So here I have to prove a little more for -- I have to prove the decreasing of the
variant, and therefore for doing this, I have to introduce this, because here you
can see IL pass one. So IL pass press 0 ML pass plus 1 here. So here I have to
say when MLTL is red then ML pass is equal to 1 so I indeed have a decreasing.
So again this invariant is discovered doing the proof.
So the conclusion of the second refinement is that we discover four errors. We
introduce several additional invariant. We corrected four events, and we
introduced two new more variables. So this is the result of the second
refinement. Okay here are the rules SIM that I've added and here are the state
with the new invariants.
And the various events. Okay. So let's go now to the third refinement.
So in the third refinement, we are going to do something very important. We are
going to introduce the sensors to check the entrance or the exit of some cars.
But here we are going to be very, very careful on exactly what is the status of our
variables. The variable small A, small B and small C in fact we were so far we
were a bit cheating, and that's always the case when there's an abstraction,
because these variables were the variables as controlled and modified by the
future software. And they might be different from the real variable, which is the
physical number of cars in the system. So we are going to be very careful and
introduce these two kind of things.
And I will show you the problem. So here is the physical system. And here is the
final system we want to build. We have the controller, which is a piece of
software.
And we have the environment. And the environment has got physical equipment,
the traffic lights, the sensors, and also the physical cars. And here we have
some information going from the software to the traffic lights, and here thanks to
the sensors, we have some information coming into the controller.
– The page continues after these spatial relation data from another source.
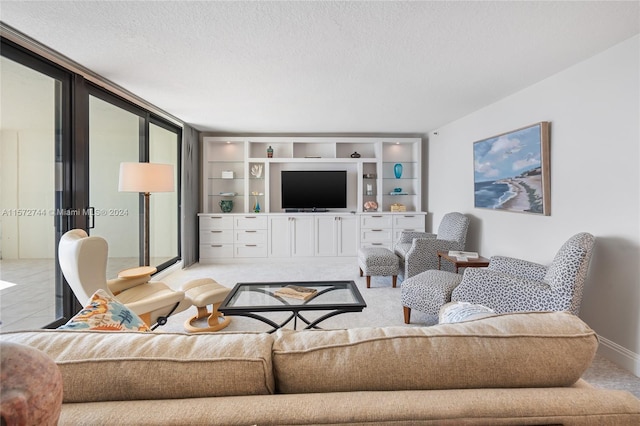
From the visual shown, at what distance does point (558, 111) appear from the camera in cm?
280

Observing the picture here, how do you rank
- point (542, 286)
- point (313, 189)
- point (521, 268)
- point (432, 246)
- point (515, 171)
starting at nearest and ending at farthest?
point (542, 286)
point (521, 268)
point (515, 171)
point (432, 246)
point (313, 189)

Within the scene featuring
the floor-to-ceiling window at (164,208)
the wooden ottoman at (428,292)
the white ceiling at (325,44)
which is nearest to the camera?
the white ceiling at (325,44)

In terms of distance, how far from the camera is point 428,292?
107 inches

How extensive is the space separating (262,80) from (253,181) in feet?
10.1

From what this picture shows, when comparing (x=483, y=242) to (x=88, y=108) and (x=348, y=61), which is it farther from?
(x=88, y=108)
Okay. So what happens here is that when a car is detected here in the
environment, this detection is not coming immediately here because it goes
through this channel.
So in fact we have a difference between the picture that the controller used in
order to control the system and the real system. And in fact the property that we
had that the number of cars on the island bridge was smaller than a certain
quantity, and something like -- and the fact that the cars, that the bridge is one
way deal with this variable, with the physical cars, not with these variables.
So we have to prove that in spite of the difference between this and this, in spite
of the fact that the controller reacts on a fuzzy picture of the reality, the system in
fact works correctly here at the level of the environment.
And this is very, very common into an embedded system where your embedded
system, your software, it's exactly like we have in our brain. Your software reacts
on a fuzzy picture of the environment, and he tries to make the environment
being correct.
So in fact you see here I have started -- I have started my development on this
side, and little by little I introduce the equipment, and I now cover both sides, the
environment and the controller. It would have been possible to revert completely
and to start here, which in a sense would have been more coherent to start here,
and to define exactly at this level on the real physical variables what we want,
and then to establish how a controller could make sure that the situation we want
is indeed the situation that we effectively have.
And so if a colleague of mine in Zurich has taken exactly the same that problem
and he started from here and goats from here. I think he's right. I think it's better
to start here and then to construct, because we want to construct something
correctly, to construct something that indeed makes this, the loads we establish
at this point being obeyed. But in this example, I've done the other way around.
So let me now see our global system. We have the controller variable A, BC,
and ML pass and IL pass, this is the one we've been using so far. And now we
have some physical variable. I put them in upper case letter. Big A, big B, big C,
which are the physical number of cars, which is not exactly the same as A, B, C,
and we have precisely to localize them, to relate them, and then we have the
status of the value sensor, which is also some physical variable.
And we have some channel variable which correspond to MLTL and ILTL, which
is the connection between the computer and the two traffic lights. And here I'm
still cheating a bit, because I suppose that the connection between the computer
and the traffic light is here, is instantaneous. So that's the reason why I put
MLTL and ILTL here as channel variables.
So now I have to introduce channel variables in this direction here. And they
correspond to the information sent by the sensors to the computer and here is
the way a sensor works.
So there is no cars. And then there is a car coming on the sensor. So the car is
sitting on the sensor. And then the car is going out to move to enter the bridge,
going in all the other direction, in this edge-there was an edge triggered interrupt
here that goes to the controller precisely at that moment.
Okay? So here there's a final situation. We have controller with ABC, ML pass,
IL pass where the environment with this, and then we have ILTL, MLTL channels
and then this interrupt channel in the other way.
So you see also something important here, you see what we are modeling is we
are not modeling only our controller, we are modeling the controller and an
environment together. Later on, of course, when we finally produce the code, we
will be interested in this.
And what we are sure is that the code here will be current with this. So the
system will be correct by construction. We have to be very careful here. Correct
by construction, relative to the model of the environment we've done. Now, if the
model of the environment doesn't correspond to something physical, then, of
course, that software will not be correct.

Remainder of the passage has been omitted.